*PROVIDED PASSAGE:*
Confirmed with Link: Fletcher out as GM (contract not renewed)

Status
Not open for further replies.

nickschultzfan

Registered User
Jan 7, 2009
11,558
908
I don't feel like I'm going out on a limb by saying that losing Granlund or Dumba would have been worse than losing Haula, Tuch and, eventually, Scandella. The subsequent summer moves may have played out more favorably, but I don't think it would have been favorable enough to justify losing either of those guys to expansion.
I think you have to factor in the Cap as well. Wild would have $3 million extra cap space by losing Granlund. And could have kept Scandella and Pominville, who we could have bought out this summer.

Granlund + Cullen = 6.75 million
Haula + Tuch = 3.675 million
 

Bazeek

Registered Lurker
Sponsor
Jul 26, 2011
17,892
11,263
Exiled in Madison
I think you have to factor in the Cap as well. Wild would have $3 million extra cap space by losing Granlund. And could have kept Scandella and Pominville, who we could have bought out this summer.

Granlund + Cullen = 6.75 million
Haula + Tuch = 3.675 million
Losing Granlund (or Nino) probably would have allowed us to hang onto Scandella and Pominville. I think a trade still would have happened eventually, because we'd be carrying a lot of defense after losing a crucial forward, but maybe the extra room would have given us more options there.

I still like it less than the scenario we actually ended up with though, as bad as it is.
 

Wabit

Registered User
May 23, 2016
19,394
4,445
Vegas acquired Clayton Stoner, Teemu Pulkkinen and Reid Duke (!) for nothing before ripping off Minnesota because Fletch thought Charlie Coyle is a better player than Alex Tuch. Or, more likely, couldn't stomach the idea of giving up Coyle thanks to pride.

Coyle was coming off of a 56p season and had 42p the year before (39g combined between those 2 seasons) and had a $3.2m cap hit. (I can't believe I'm defending Coyle).

*INFORMATION GIVEN:*
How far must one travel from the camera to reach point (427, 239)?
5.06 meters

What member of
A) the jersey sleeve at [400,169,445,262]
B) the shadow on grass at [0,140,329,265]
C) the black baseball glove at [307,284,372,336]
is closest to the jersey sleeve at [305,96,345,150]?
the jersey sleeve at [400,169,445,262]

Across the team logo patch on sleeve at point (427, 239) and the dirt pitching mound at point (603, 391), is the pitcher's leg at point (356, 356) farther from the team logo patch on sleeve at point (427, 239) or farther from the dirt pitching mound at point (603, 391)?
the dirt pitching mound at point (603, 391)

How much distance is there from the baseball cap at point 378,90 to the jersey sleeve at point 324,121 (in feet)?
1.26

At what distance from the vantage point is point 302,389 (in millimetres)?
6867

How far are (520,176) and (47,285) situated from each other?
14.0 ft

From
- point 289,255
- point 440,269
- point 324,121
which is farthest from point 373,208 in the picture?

*ACTIONS TO TAKE:*
1. In the forum thread, reproduce verbatim the portion from "Registered Lurker" up to and including "more options there.".
2. Answer these questions using the forum thread:
(a) What combined figure is given for Haula and Tuch?
(b) Which three players does the thread say Vegas acquired for nothing?
(c) How many points did Coyle have in the season he was coming off?

*FULL SOLUTIONS:*
1.
Registered Lurker
Sponsor
Jul 26, 2011
17,892
11,263
Exiled in Madison
I think you have to factor in the Cap as well. Wild would have $3 million extra cap space by losing Granlund. And could have kept Scandella and Pominville, who we could have bought out this summer.

Granlund + Cullen = 6.75 million
Haula + Tuch = 3.675 million
Losing Granlund (or Nino) probably would have allowed us to hang onto Scandella and Pominville. I think a trade still would have happened eventually, because we'd be carrying a lot of defense after losing a crucial forward, but maybe the extra room would have given us more options there.

2.
(a) 3.675 million
(b) Clayton Stoner, Teemu Pulkkinen and Reid Duke
(c) 56 points